§ Challenge:
Format the records, from the line containing "Is the plant" through the end, as a Markdown table with a "No." column numbering each row and a "Line" column holding the text, leaving out blank lines.

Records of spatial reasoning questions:
»»
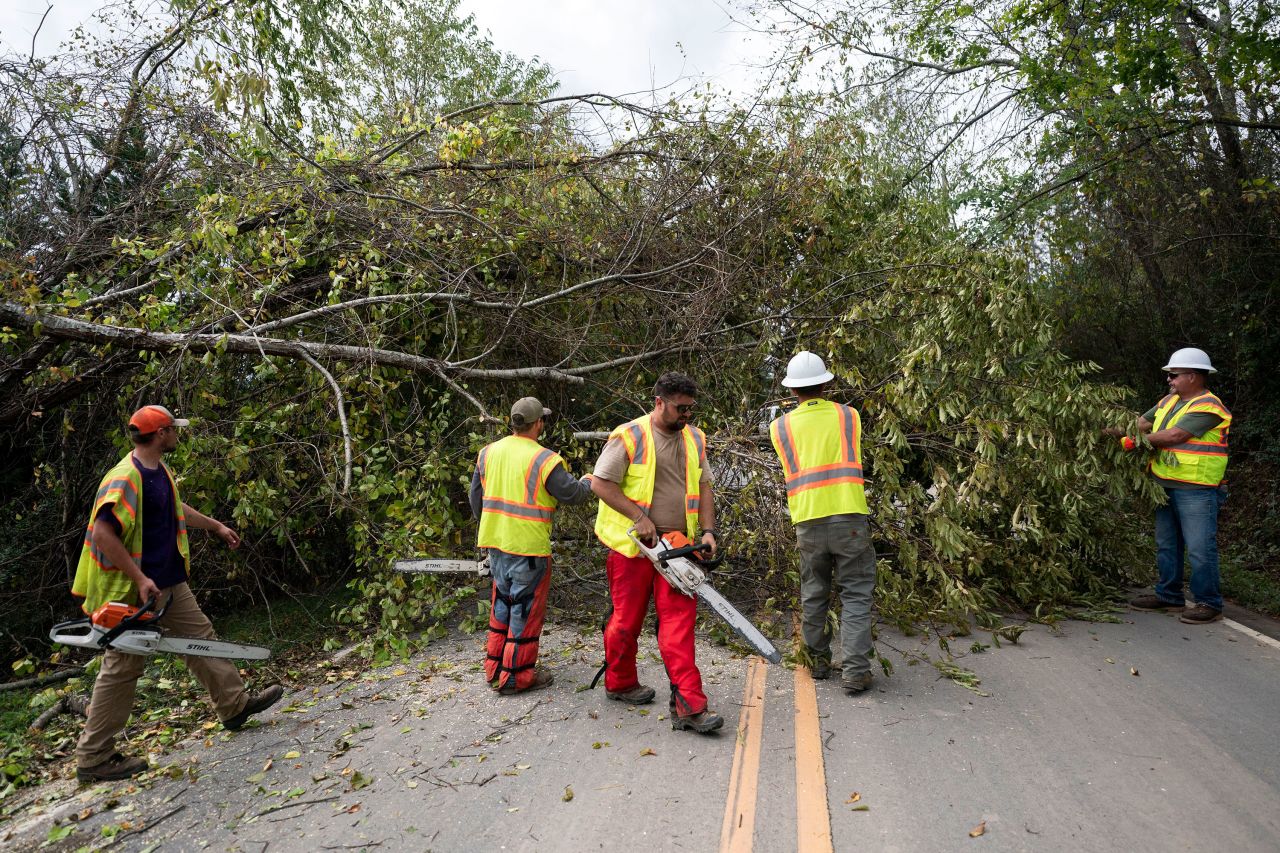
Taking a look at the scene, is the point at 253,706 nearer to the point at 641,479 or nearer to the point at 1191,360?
the point at 641,479

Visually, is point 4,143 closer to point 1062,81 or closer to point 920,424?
point 920,424

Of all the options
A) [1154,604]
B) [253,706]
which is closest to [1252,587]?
[1154,604]

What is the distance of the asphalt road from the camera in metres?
3.25

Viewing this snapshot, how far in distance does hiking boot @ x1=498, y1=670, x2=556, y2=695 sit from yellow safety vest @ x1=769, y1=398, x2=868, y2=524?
5.84ft

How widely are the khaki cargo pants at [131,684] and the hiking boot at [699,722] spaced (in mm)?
2399

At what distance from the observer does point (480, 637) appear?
625 cm

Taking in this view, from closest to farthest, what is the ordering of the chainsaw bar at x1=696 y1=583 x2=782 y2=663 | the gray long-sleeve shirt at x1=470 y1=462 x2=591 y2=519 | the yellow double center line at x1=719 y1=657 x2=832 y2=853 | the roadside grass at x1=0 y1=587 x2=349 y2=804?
the yellow double center line at x1=719 y1=657 x2=832 y2=853 < the chainsaw bar at x1=696 y1=583 x2=782 y2=663 < the roadside grass at x1=0 y1=587 x2=349 y2=804 < the gray long-sleeve shirt at x1=470 y1=462 x2=591 y2=519

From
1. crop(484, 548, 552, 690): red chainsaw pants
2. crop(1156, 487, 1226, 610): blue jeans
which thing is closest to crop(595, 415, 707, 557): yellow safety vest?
crop(484, 548, 552, 690): red chainsaw pants

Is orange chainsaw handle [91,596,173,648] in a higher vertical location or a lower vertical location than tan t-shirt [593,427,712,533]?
lower

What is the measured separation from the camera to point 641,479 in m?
4.50

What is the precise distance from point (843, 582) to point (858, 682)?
556 millimetres

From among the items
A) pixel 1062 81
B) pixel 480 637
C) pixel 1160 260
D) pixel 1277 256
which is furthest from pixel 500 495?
pixel 1160 260

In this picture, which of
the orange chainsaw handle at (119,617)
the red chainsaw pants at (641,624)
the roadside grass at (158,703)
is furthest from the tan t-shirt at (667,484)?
the roadside grass at (158,703)

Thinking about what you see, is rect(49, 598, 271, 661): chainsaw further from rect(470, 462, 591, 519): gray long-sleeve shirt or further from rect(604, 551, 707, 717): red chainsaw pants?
rect(604, 551, 707, 717): red chainsaw pants
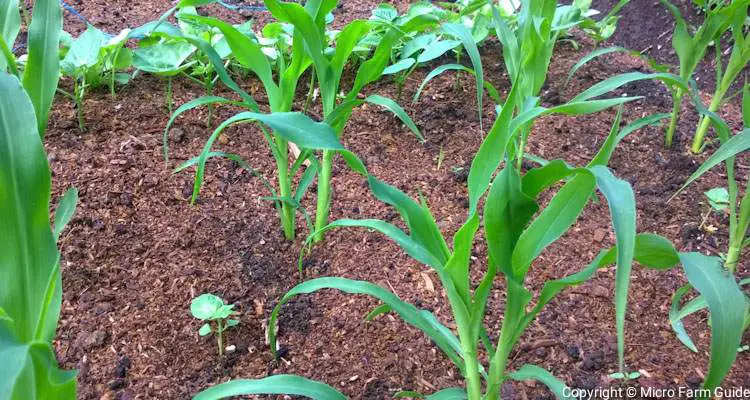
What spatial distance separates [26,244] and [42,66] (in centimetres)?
29

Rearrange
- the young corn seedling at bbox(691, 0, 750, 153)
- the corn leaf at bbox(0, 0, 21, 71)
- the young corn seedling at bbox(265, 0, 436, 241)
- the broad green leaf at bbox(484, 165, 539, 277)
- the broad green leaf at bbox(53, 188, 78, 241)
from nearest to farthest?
the broad green leaf at bbox(484, 165, 539, 277)
the broad green leaf at bbox(53, 188, 78, 241)
the corn leaf at bbox(0, 0, 21, 71)
the young corn seedling at bbox(265, 0, 436, 241)
the young corn seedling at bbox(691, 0, 750, 153)

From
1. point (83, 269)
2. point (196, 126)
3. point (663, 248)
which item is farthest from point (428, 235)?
point (196, 126)

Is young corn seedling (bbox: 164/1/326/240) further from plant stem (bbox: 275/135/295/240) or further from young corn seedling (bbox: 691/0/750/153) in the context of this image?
young corn seedling (bbox: 691/0/750/153)

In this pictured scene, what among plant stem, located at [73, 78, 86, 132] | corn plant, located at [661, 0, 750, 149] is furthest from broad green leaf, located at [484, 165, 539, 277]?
plant stem, located at [73, 78, 86, 132]

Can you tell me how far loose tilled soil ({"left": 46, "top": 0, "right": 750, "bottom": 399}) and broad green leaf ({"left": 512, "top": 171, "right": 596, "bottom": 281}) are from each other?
0.39 m

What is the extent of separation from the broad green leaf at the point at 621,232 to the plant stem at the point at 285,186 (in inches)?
29.1

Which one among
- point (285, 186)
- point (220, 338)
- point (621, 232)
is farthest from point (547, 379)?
point (285, 186)

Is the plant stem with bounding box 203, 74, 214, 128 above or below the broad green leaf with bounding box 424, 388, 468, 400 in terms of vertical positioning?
above

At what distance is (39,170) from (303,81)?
1.29 m

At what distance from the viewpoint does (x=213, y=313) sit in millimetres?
1071

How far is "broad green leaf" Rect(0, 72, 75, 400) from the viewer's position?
0.64m

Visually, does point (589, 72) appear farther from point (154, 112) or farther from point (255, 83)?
point (154, 112)

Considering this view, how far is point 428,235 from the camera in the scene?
0.85m

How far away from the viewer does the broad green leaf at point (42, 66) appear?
2.65 ft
««
§ Final answer:
| No. | Line |
|---|---|
| 1 | Is the plant stem with bounding box 203, 74, 214, 128 above or below the broad green leaf with bounding box 424, 388, 468, 400 in terms of vertical positioning? |
| 2 | above |
| 3 | At what distance is (39,170) from (303,81)? |
| 4 | 1.29 m |
| 5 | At what distance from the viewpoint does (x=213, y=313) sit in millimetres? |
| 6 | 1071 |
| 7 | How far is "broad green leaf" Rect(0, 72, 75, 400) from the viewer's position? |
| 8 | 0.64m |
| 9 | Visually, does point (589, 72) appear farther from point (154, 112) or farther from point (255, 83)? |
| 10 | point (154, 112) |
| 11 | Considering this view, how far is point 428,235 from the camera in the scene? |
| 12 | 0.85m |
| 13 | How far away from the viewer does the broad green leaf at point (42, 66) appear? |
| 14 | 2.65 ft |